Sadece insanın değil pek çok varlığın evrensel yazgısı, “aramak”. İnsan, huzuru, sağlığı, başarıyı, zenginliği, şöhreti ve daha nice şeyleri arar. Karınca da arı da bir arayış içerisinde. Lakin, varlıklar aleminde en meşakkatli ve değerli olan muhakkak ki insanın arayışıdır. Çünkü o pek çok çeldirici arasında doğru olanı aramak ve hakikati bulmakla sorumlu tutulmuştur. Çünkü ona diğer hiçbir varlığa verilmeyen irade gücü ve seçme hürriyeti armağan edilmiştir.
İnsanın arayışı bir yerde bitmiyor, nihayete ermiyor. Tam buldum ve artık her şey tastamam sandığımız anda anlıyoruz ki bazı şeyler hala eksik. Ve sonra tekrar yeni arayışlar başlıyor. Nihayeti olmayan bu arayış döngüsünde iki husus çok önemli. Zira bu iki şeye dikkat etmezse, insanın hüsrana uğraması kaçınılmaz olur. Birincisi doğru olanı aramak; ikincisi doğru yerde aramak.
Doğru olanı aramak, insanın bir ayrıcalığı olduğu gibi aynı zamanda sorumluluğudur. Çünkü insana fazilet ve mahcubiyet içeren şeyleri ayırt edebilmesi için akıl ve kalp verilmiştir. Zira Allah son kitabı Kuran-ı Kerim’de insana nasihat ederken; “Hiç akıl etmez misiniz?” “Hiç ibret almaz mısınız?” “Hiç ders çıkarmaz mısınız?” diye o kadar çok telkin de bulunur ki! Sahi, akıl etmemekte, ders çıkarmamakta ve ibret almamakta neden bu kadar direniyoruz?
İnsanın arayışındaki ikinci önemli husus ise aradığı şeyleri doğru yerde aramasıdır. Peki, doğru yer neresidir?
“Kendi dışımızda nereye koştuysak gurbette kaldık” der Merhum Nurettin Topçu. Evet, insan aradığı şeylerin çoğunu ancak kendi içinde bulabilir.

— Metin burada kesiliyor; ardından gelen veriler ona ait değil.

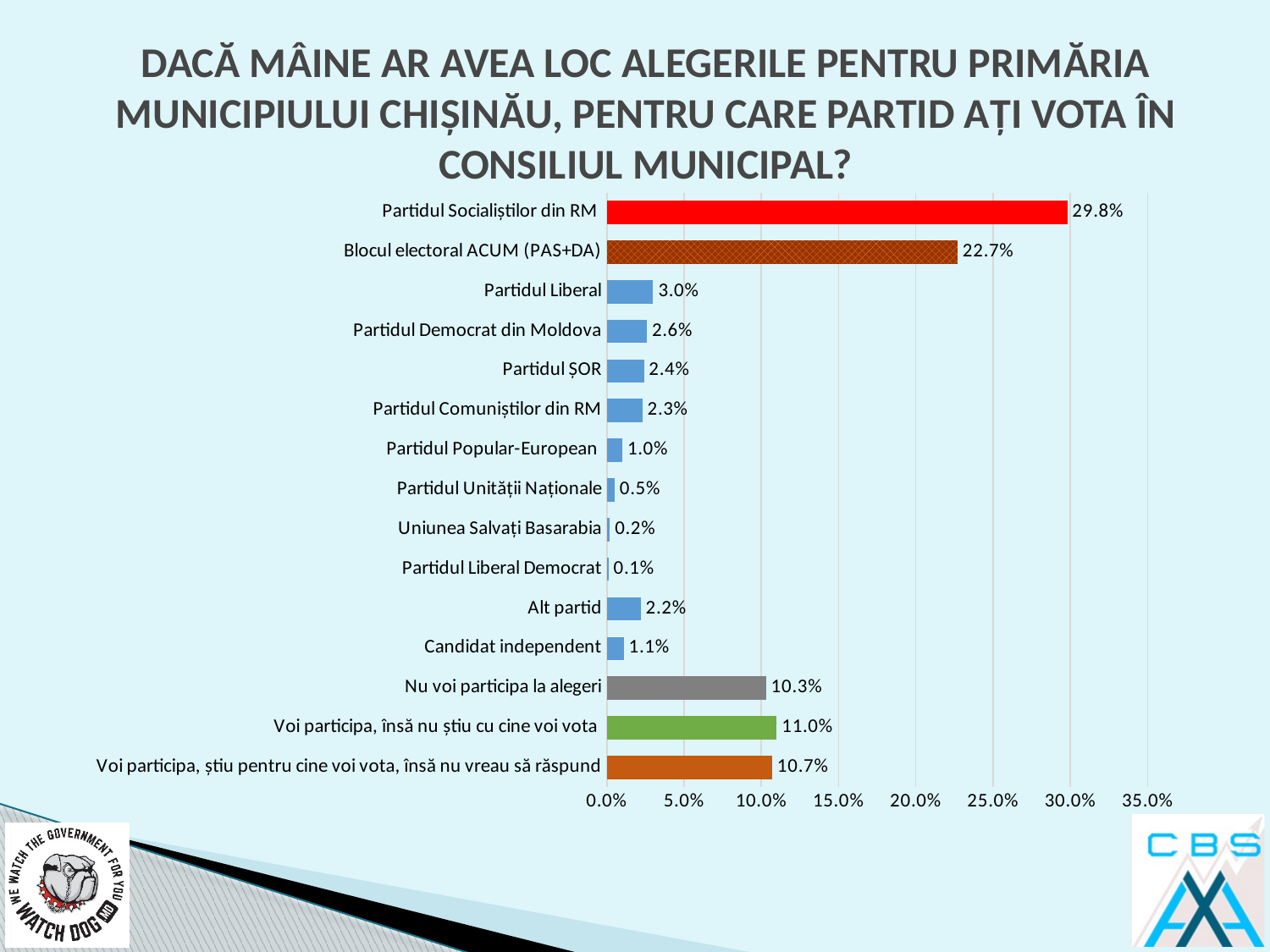
Which category has the highest value? Partidul Socialiștilor din RM What kind of chart is shown on the slide? bar chart What percentage is shown for Partidul Socialiștilor din RM? 29.8% What is the highest value shown on the x axis? 35.0% What is the difference between Partidul Socialiștilor din RM and Blocul electoral ACUM (PAS+DA)? 7.1% What percentage is shown for Nu voi participa la alegeri? 10.3% What value is shown for Blocul electoral ACUM (PAS+DA)? 22.7% What value is shown for Partidul ȘOR? 2.4% Which category has the lowest value? Partidul Liberal Democrat Is the value for Blocul electoral ACUM (PAS+DA) greater or less than 20.0%? greater Which is larger: Voi participa, însă nu știu cu cine voi vota or Nu voi participa la alegeri? Voi participa, însă nu știu cu cine voi vota How many categories are shown in the chart? 15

Zira, özümüzden ve içimizden uzaklaştıkça daha mutsuz, daha umutsuz, daha yalnız ve doyumsuz bir varlığa dönüştük. Çünkü insanın biyolojik, ruhsal ve toplumsal boyut olmak üzere üç yönü vardır. Dolayısıyla insanın, salt bedensel ve hedonist bir tatminle, kendi dışında olan şeylerle arayışlarını nihayete erdirmesi ve aradığı saadeti bulması mümkün değildir.
İnsan bir inanma güdüsüyle, fıtrata uygun bir şahsiyet üzerine ve bir kültür içerisinde yaratılır. Yaşı ilerledikçe ve özerkleştikçe bu fıtri ve tabii özelliklerine uygun tercihlerde bulunup, yaşamını da bu zemin üzerine inşa ettiğinde kendisiyle ve toplumla uyumu güçlenir. Aksi durumlarda ise bu uyum bozulur hatta kaybolur.
İnsanın binlerce yıldır aradığı şey aslıdır. Yani ruhumuz gerçek sahibini; Halik’ını aramaktadır. İnsanın arayışının nihayete ermesi ve teskin olması ancak bu şekilde mümkün olacaktır. Mecnunu, Leyla’nın ardına düşüren şey de bundan başkası değildi. Rabbimiz Secde Suresi 9. Ayette; “Sonra ona düzgün bir şekil vermiş ve ruhundan ona üflemiş…” buyurmaktadır.
O vakit ara sıra da olsa dünyanın aldatıcı ışıklarıyla körelmiş gözlerimizi gönlümüze ve ruhumuza çevirelim. Dışımızdaki makine ve korna sesini biraz kısalım ve içimizdeki nağmelere kulak verelim. İçimize döndüğümüzde bize insan olduğumuzu, buraya ait olmadığımızı ve bir hesap günü olduğunu hatırlatacak bir kalp bulacağız. İçimize döndüğümüzde ışığını sonsuzluktan almış yıldızlarla dolu bir gökyüzü bulacağız.
Bunca zamandır sorularımızın cevabını dışımızda aradık, yorulduk ve sükût-u hayale uğradık. Şayet dönebileceğimiz bir içimiz kalmış ise ona dönelim ve suallerimizin cevabını bir de içimizde arayalım. Artık dışımızdaki bu gurbetten evimize yani içimize dönme vakti gelmedi mi?